**STATED PROBLEM 1**. In the article on Sunny Doench, what certification did she get from the Wine & Spirit Education Trust?
**STATED PROBLEM 2**. Repeat a passage from the article on Sunny Doench word for word, beginning at the words that have "They bought a" and stopping after "and open a tasting room.".

Acting to Wine: After acting in numerous television shows and independent films, Sunny Doench started Future Perfect wine and opened her Los Olivos tasting room this past May. | Credit: Mike Mesikep

“Future perfect” is a tense in the English language that refers to something happening in the future, as in, “I will have finished this article by the time you read it.” To actor-turned-winemaker Sunny Doench, it’s the perfect grammatical lens for understanding wine.

“When I’m in the vineyard at bud break, I am totally gobsmacked by the fact that it will be wine,” said Doench, who launched her Future Perfect wines in May of this year. “It will become a grape that I will harvest and make into wine and then people can have their own future perfect with their experience of the grape. That’s my nod to the trajectory of the grape, from the vine to the bottle to people’s memories.”

Originally from Ohio, Doench moved to Los Angeles more than two decades ago to pursue on-screen dreams, starring in all sorts of productions, from the first and last seasons of Beverly Hills 90210 to more than 20 indie films. “I’ve been lucky enough to make a living,” she explained. “I’ve been doing this for quite a while.”

Credit: Mike Mesikep

Wine caught her fancy along the way, prompting her to get Level 2 certification from WSET, or the Wine & Spirit Education Trust. When her husband, a private pilot, started flying for a family in Santa Barbara, they stayed for extended periods in an Airstream near Los Olivos. About four years ago, when he suggested they move there permanently, she instantly approved. 

“Our nervous systems were hardwired by the stress of driving in Los Angeles,” said Doench. “I was so happy to move to wine country.” 

They bought a small farm with goats and chickens just a couple of blocks from the center of Los Olivos, and Doench began working for Jessica Gasca at Story of Soil. For more than three years, Gasca taught her all the facets of the wine business, from checking out vineyards and making wine to running tasting rooms and wine clubs. Doench then befriended Amy Christine and Peter Hunken, owners of Holus Bolus and The Joy Fantastic Vineyard, and they encouraged her to officially start a brand and open a tasting room. 


Sign up to get Matt Kettmann’s Full Belly Files, which serves up multiple courses of food & drink coverage every Friday, going off-menu from our regularly published content to deliver tasty nuggets of restaurant, recipe, and refreshment wisdom to your inbox.


“They really took me under their wings and were so encouraging for Future Perfect. I wouldn’t be here if it wasn’t for those two,” said Doench, who said Christine kept pestering her to open a tasting room. “She said it every day until I believed her.”

Eventually, Doench found an open space and got the keys on January 1, but it took another five months to get permits and everything else in order. “Right before month five, I thought I would have to close the door,” she said. “It was heartbreaking and sort of terrifying.” 

Credit: Mike Mesikep

But she opened on Memorial Day weekend, right around her birthday. “It was just magical,” recalled Doench, who took over the former home of Toretti Family Vineyard, down San Marcos Avenue on the bottom floor of a quaint Craftsman. These days, Doench is almost always inside herself, but her husband also helps when he’s not away flying. “He’s such an angel,” she said.

**LISTING**.

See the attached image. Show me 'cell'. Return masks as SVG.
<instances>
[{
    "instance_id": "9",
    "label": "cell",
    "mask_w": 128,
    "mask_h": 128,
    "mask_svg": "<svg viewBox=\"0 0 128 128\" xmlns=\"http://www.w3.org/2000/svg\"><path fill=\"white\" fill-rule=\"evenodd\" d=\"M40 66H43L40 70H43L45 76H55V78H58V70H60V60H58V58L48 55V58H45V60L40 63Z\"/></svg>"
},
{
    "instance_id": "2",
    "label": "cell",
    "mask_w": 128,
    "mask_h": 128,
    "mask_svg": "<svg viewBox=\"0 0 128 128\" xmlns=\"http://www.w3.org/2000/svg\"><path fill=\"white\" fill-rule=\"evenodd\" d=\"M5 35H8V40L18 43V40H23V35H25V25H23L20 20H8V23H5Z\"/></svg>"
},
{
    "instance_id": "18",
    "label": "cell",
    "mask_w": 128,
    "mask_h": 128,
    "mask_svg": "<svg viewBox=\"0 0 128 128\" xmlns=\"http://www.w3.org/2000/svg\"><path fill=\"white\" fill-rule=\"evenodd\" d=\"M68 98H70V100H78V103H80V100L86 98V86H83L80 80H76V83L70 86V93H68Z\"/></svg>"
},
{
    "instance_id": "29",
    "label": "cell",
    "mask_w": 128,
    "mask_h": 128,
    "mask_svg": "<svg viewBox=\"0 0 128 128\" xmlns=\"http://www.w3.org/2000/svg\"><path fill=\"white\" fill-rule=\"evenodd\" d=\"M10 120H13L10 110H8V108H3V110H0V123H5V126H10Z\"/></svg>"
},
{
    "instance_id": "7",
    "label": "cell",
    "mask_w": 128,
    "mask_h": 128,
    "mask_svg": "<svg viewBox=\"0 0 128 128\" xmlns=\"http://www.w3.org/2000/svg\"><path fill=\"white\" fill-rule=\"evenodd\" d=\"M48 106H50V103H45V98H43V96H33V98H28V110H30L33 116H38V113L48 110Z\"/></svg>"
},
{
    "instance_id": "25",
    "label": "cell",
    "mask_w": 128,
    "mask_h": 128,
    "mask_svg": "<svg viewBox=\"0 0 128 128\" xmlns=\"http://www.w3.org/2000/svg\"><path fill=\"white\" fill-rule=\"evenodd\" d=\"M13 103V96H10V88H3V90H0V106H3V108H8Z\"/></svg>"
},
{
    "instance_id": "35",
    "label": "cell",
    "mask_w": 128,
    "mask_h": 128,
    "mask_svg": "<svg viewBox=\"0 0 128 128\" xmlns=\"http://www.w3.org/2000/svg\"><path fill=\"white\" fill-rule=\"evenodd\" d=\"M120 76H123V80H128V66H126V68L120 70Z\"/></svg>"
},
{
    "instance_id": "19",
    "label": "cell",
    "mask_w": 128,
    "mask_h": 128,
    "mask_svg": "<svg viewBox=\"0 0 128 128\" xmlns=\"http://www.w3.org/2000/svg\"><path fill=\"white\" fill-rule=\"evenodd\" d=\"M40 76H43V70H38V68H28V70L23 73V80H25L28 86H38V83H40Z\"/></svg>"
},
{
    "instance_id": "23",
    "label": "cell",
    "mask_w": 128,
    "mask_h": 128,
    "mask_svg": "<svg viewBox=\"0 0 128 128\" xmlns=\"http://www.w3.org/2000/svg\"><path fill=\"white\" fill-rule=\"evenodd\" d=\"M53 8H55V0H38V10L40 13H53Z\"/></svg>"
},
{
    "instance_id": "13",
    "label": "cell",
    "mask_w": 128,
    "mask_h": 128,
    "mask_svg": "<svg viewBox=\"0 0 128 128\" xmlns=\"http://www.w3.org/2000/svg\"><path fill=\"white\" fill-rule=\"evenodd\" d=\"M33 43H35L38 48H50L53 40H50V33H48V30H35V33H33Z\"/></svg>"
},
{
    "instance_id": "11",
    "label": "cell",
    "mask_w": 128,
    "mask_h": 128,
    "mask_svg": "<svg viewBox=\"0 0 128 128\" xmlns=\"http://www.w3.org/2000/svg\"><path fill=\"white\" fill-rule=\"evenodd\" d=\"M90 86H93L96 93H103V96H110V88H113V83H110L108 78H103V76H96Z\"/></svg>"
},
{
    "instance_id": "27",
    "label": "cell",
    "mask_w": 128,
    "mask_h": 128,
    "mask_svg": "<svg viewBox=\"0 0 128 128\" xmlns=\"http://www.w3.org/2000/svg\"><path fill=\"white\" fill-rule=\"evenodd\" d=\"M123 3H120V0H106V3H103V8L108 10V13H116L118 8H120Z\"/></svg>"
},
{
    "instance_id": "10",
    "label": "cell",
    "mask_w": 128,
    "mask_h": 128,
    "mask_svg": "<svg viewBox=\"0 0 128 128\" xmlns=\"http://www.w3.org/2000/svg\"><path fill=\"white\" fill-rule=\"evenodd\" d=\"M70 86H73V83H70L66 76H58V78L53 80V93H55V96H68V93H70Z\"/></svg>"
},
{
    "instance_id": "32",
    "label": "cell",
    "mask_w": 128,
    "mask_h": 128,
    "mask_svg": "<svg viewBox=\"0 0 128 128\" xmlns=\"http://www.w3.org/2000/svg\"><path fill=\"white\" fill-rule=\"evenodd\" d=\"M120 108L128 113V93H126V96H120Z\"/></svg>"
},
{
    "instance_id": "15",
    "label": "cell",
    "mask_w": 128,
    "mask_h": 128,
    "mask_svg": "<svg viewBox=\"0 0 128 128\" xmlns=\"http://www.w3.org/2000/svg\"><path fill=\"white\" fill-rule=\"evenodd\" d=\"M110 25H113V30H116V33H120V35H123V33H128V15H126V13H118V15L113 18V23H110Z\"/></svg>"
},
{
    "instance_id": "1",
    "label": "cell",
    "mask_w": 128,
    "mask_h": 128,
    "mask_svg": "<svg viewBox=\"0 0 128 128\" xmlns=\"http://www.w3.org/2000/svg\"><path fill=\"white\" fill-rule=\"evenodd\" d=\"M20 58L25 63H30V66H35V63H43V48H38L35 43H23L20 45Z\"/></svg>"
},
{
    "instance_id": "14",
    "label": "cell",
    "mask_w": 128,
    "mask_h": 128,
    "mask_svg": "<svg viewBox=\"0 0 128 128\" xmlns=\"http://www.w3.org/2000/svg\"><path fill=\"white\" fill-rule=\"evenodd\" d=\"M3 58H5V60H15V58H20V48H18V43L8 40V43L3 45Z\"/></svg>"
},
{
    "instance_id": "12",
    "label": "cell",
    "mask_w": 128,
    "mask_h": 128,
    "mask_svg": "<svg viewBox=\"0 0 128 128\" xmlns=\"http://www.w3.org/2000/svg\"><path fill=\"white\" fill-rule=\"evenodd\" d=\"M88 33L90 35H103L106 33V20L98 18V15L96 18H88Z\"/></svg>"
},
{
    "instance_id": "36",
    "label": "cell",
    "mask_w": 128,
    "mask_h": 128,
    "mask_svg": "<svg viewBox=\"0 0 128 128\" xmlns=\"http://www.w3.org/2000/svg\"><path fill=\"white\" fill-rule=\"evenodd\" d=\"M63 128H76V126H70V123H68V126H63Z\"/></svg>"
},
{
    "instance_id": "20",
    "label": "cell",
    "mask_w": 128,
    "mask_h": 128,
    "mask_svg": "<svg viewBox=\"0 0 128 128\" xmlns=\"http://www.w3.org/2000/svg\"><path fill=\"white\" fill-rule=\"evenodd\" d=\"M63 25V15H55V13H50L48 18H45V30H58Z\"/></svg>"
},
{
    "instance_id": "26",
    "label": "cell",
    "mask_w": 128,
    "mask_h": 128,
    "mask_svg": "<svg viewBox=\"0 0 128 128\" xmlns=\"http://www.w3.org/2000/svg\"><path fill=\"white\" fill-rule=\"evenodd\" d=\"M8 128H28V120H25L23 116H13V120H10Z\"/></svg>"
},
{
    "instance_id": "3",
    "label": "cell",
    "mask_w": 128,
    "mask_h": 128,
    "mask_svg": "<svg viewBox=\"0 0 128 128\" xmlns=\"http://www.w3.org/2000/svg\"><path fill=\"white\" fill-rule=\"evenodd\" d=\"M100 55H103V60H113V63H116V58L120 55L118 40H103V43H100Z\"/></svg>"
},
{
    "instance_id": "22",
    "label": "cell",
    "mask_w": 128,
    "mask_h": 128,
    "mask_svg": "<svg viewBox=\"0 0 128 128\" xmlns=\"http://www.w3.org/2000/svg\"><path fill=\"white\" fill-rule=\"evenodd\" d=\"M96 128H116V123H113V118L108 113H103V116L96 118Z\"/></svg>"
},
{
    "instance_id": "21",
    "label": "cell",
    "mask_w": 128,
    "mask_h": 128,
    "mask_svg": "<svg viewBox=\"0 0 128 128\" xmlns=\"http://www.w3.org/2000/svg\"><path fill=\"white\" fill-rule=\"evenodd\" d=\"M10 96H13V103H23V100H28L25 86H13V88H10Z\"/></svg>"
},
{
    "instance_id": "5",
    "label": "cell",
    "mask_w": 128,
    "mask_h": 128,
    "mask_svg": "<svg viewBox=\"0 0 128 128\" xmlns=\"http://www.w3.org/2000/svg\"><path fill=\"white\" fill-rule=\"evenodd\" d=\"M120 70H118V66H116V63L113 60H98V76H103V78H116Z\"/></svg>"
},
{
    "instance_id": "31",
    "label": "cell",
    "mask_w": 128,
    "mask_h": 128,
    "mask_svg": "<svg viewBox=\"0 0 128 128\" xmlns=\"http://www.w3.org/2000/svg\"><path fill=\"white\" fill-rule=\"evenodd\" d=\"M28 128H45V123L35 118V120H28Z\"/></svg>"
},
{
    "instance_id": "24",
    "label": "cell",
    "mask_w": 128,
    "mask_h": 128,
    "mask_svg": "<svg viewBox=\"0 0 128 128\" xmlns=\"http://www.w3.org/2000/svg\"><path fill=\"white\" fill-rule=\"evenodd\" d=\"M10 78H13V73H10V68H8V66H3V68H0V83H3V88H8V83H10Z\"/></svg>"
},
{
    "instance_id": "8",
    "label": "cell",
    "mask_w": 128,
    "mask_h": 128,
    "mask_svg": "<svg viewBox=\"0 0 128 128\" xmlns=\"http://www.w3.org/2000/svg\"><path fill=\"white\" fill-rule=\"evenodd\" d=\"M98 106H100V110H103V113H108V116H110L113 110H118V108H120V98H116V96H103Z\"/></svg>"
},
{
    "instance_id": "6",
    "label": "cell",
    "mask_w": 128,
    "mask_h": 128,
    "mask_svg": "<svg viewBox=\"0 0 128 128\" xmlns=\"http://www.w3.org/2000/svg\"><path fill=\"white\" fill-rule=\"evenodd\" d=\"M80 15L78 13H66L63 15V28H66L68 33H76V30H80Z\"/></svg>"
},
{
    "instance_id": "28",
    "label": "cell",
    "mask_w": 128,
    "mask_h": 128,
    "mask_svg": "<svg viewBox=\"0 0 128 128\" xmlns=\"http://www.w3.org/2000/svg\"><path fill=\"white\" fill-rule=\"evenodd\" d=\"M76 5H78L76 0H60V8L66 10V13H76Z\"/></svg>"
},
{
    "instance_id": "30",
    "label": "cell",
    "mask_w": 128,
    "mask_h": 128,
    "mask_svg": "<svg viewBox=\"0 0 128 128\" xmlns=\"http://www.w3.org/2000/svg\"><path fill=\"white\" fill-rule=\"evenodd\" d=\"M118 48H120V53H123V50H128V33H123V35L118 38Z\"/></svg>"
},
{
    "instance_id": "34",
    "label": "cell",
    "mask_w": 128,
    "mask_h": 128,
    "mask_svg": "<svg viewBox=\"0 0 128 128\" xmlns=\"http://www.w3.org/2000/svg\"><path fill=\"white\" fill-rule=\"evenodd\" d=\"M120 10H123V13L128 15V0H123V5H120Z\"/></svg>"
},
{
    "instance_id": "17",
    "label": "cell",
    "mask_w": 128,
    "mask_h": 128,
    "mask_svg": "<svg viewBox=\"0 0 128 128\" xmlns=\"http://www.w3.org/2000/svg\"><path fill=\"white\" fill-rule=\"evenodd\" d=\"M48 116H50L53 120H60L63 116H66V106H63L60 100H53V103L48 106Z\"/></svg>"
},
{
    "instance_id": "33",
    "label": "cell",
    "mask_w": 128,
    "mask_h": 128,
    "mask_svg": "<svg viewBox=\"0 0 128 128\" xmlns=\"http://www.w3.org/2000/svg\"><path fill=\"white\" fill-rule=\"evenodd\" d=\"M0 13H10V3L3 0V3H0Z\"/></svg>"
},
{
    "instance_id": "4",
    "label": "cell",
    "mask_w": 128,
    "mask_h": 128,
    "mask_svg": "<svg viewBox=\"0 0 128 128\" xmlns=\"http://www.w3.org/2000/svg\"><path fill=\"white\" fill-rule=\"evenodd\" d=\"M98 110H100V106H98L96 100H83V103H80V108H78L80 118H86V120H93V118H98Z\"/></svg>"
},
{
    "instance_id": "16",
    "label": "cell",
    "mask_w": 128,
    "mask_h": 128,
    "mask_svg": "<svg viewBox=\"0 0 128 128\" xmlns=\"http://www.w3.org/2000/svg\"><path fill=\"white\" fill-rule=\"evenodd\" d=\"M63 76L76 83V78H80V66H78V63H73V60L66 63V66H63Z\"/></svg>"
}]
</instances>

**PROBLEM SOLUTION 1**. Level 2 certification

**PROBLEM SOLUTION 2**.
They bought a small farm with goats and chickens just a couple of blocks from the center of Los Olivos, and Doench began working for Jessica Gasca at Story of Soil. For more than three years, Gasca taught her all the facets of the wine business, from checking out vineyards and making wine to running tasting rooms and wine clubs. Doench then befriended Amy Christine and Peter Hunken, owners of Holus Bolus and The Joy Fantastic Vineyard, and they encouraged her to officially start a brand and open a tasting room.